**What you have to do:** Can you recast the lines of the material from the one containing "How large a" through the end of the material, inclusive, as a JSON list of strings with one string per line and blank lines omitted?

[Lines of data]

════════

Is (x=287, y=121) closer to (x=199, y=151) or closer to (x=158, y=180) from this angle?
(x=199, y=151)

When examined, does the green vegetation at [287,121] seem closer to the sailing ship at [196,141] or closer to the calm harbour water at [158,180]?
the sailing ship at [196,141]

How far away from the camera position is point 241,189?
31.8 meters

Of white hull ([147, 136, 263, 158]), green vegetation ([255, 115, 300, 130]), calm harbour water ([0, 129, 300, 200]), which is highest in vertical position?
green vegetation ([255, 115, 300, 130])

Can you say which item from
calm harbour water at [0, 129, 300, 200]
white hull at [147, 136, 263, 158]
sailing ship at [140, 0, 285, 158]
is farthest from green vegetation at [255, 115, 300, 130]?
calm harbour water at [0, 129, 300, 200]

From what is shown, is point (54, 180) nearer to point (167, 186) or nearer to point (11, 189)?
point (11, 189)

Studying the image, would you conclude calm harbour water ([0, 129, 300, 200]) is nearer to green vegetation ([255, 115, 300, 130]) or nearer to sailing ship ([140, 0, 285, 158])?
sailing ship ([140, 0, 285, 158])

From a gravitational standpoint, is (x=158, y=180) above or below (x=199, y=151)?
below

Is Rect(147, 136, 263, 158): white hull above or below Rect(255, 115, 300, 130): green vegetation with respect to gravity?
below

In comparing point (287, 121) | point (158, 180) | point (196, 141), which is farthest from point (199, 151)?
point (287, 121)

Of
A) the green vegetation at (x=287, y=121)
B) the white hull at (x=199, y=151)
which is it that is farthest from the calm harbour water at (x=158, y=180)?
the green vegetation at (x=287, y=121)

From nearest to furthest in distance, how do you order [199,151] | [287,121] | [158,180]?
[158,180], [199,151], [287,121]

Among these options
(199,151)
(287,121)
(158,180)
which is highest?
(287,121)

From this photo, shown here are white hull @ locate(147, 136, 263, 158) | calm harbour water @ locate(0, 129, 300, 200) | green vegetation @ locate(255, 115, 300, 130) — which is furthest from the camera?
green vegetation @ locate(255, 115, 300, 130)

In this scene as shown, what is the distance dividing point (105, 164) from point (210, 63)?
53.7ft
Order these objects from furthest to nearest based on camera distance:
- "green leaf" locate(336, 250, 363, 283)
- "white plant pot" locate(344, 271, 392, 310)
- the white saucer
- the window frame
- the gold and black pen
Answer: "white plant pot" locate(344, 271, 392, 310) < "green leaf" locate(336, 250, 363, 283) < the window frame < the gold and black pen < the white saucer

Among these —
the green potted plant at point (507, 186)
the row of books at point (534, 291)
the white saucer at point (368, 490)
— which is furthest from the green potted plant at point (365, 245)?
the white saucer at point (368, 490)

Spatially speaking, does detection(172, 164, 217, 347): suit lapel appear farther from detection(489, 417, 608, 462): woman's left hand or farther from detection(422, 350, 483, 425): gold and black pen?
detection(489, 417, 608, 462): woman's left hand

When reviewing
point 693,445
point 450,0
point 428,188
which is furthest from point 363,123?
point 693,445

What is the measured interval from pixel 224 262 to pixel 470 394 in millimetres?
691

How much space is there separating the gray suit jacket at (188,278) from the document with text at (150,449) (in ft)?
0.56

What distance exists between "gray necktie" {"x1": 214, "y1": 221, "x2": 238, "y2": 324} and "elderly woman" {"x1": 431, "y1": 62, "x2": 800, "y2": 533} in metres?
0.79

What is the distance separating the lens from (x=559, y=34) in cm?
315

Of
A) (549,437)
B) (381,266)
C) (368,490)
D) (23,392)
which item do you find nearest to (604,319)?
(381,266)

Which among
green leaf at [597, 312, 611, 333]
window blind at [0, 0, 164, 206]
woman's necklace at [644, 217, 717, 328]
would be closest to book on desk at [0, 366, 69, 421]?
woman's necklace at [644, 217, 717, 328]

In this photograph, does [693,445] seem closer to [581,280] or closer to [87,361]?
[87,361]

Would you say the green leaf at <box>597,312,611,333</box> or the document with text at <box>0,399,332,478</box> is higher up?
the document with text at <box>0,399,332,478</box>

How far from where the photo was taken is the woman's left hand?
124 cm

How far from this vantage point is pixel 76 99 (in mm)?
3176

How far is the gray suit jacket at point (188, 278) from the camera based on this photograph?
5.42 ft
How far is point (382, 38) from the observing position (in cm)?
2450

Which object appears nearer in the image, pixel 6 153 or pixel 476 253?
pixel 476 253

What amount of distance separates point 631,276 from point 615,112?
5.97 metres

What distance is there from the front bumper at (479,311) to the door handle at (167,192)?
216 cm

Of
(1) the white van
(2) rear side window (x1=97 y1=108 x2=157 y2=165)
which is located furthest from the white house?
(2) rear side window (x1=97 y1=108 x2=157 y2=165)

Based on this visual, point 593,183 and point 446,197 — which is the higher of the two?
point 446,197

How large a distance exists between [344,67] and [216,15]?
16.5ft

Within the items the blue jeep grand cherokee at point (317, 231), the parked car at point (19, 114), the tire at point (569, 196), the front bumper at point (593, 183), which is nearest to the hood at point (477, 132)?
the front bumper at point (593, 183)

════════

**Answer to this exercise:**
[
  "How large a distance exists between [344,67] and [216,15]?",
  "16.5ft",
  "Within the items the blue jeep grand cherokee at point (317, 231), the parked car at point (19, 114), the tire at point (569, 196), the front bumper at point (593, 183), which is nearest to the hood at point (477, 132)?",
  "the front bumper at point (593, 183)"
]